Monday, March 31, 2014

Getting my feet wet with invasive attacks, part 1: Target recon

This is part 1 of a 2-part series. Part 2, The Attack, is here.

One of the reasons I've gone a bit dark lately is that running CSCI 6974, RPI's experimental hardware reverse engineering class, has been eating up a lot of my time.

I wanted to make the final lab for the course a nice climax to the semester and do something that would show off the kinds of things that are possible if you have the right gear, so it had to be impressive and technically challenging. The obvious choice was a FIB circuit edit combined with invasive microprobing.
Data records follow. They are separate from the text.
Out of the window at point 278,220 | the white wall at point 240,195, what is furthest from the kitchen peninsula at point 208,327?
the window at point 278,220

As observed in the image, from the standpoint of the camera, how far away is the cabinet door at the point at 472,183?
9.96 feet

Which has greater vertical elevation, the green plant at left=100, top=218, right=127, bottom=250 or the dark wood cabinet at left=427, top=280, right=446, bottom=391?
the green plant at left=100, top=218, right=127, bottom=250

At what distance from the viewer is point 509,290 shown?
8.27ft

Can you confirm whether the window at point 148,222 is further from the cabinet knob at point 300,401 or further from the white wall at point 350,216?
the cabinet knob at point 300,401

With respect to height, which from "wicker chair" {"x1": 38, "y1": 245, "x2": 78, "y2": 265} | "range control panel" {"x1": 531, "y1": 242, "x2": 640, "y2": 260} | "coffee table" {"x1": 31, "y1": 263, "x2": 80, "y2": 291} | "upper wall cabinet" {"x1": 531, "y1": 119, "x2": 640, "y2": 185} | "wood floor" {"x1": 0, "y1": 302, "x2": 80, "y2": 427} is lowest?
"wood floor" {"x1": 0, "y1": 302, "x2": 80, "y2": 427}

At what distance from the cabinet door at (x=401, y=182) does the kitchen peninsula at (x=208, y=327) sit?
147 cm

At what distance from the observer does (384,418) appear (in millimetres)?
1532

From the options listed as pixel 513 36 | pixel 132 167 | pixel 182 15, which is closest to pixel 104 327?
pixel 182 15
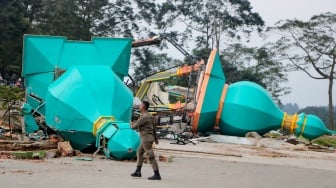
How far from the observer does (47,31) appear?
48.2 m

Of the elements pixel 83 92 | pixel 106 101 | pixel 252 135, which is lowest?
pixel 252 135

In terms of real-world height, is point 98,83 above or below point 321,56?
below

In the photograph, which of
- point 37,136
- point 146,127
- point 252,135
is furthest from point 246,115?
point 146,127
After slaving away for quite a while (this was started back in January or so) I've managed to get something ready to show off :) The work described here will be demonstrated in front of my students next week as part of the fourth lab for the class.

The first step was to pick a target. I was interested in the Xilinx XC2C32A for several reasons and was already using other parts of the chip as a teaching subject for the class. It's a pure-digital CMOS CPLD (no analog sense amps and a fairly regular structure) made on a relatively modern process (180 nm 4-metal UMC) but not so modern as to be insanely hard to work with. It was also quite cheap ($1.25 a pop for the slowest speed grade in VQG44 package on DigiKey) so I could afford to kill plenty of them during testing

The next step was to decap a few, label interesting pins, and draw up a die floorplan. Here's a view of the die at the implant layer after Dash etch; P-type doping shows up as brown. (John did all of the staining work and got great results. Thanks!)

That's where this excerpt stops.